PROFIT EXTRACTION - 03.12.2021

Is lending to your company tax efficient?

You inherited some money recently which is sitting on deposit earning virtually no interest. Can you lend some of it to your company and charge it a higher interest rate to generate more income, and would doing so be tax efficient?

Company borrowing

Company law includes strict rules which dictate when a company is allowed to lend money to a shareholder but there are no equivalent rules relating to directors and shareholders lending to their companies. The question of whether lending to your company and charging it interest is tax efficient is far trickier to answer.

Tax deductibility is the key

If you charge your company interest on money you lend, it is taxable income for you. Therefore, the arrangement will only be tax efficient if it can claim a corresponding tax deduction. The measure of tax efficiency will depend on the rate of corporation tax (CT) your company has to pay (currently 19% rising to up to 25% from April 2023) and the rate of income tax you’ll pay.

Tax deductible or not?

The CT rules differentiate between interest paid by a company for trading purposes and that paid for other reasons. Broadly, the CT rules say that interest incurred “wholly and exclusively” for the purpose of a company’s business is tax deductible like any other day-to-day expenses, while deductions for other interest are subject to more restrictive rules under the loan relationship regime. For example, if you lent your company money to buy the new machinery it needed for its business, that would be a trading expense. Conversely, if you lent it money when it didn’t have any real need for it, the interest would be a loan relationship deficit. At one time this might have deferred or prevented tax relief for your company. However, since April 2017 the CT rules were relaxed so that relief for loan relationship deficits can be deducted from a company’s business profits for the current and future accounting periods (and those of the previous twelve months).

Trap.
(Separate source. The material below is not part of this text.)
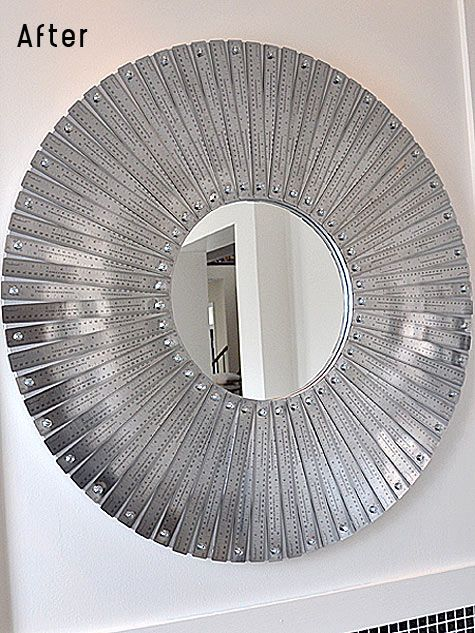 A mirror made of metal rulers. So chic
If you charge interest at a rate that is greater than your company would pay if it borrowed money from a bank etc. HMRC can argue that it’s not entitled to tax relief the excessive interest. Therefore, only charge interest at a commercial rate.

Measuring tax efficiency

The table below compares the net income for 2021/22 from dividends and interest where the cost to the company of paying either is the same (£810) (see The next step ).

Basic rate taxpayer (£)
Higher rate taxpayer (£)
Dividend
749
547
Interest
800
600

As you can see, interest is the most tax efficient. The figures assume that the dividend nil rate band and the savings nil rate band have been used against other income. If they were available, it could swing the advantage the other way but only if the amounts of interest or dividend paid were no more than around £3,000.

Tip. If your spouse or partner pays tax at a lower rate than you, or vice versa, the person who pays the lowest rate of tax should lend the money to your company to increase the tax efficiency.

For the full calculations, visit https://www.tips-and-advice.co.uk , Download Zone, year 22, issue 5.

You can lend to your company and charge it interest. As long as you don’t overdo the interest rate your company can claim tax relief for this. You’ll be taxed on the interest you receive but, taking account of corporation tax relief your company gets, extracting income from your company this way is more efficient than through dividends.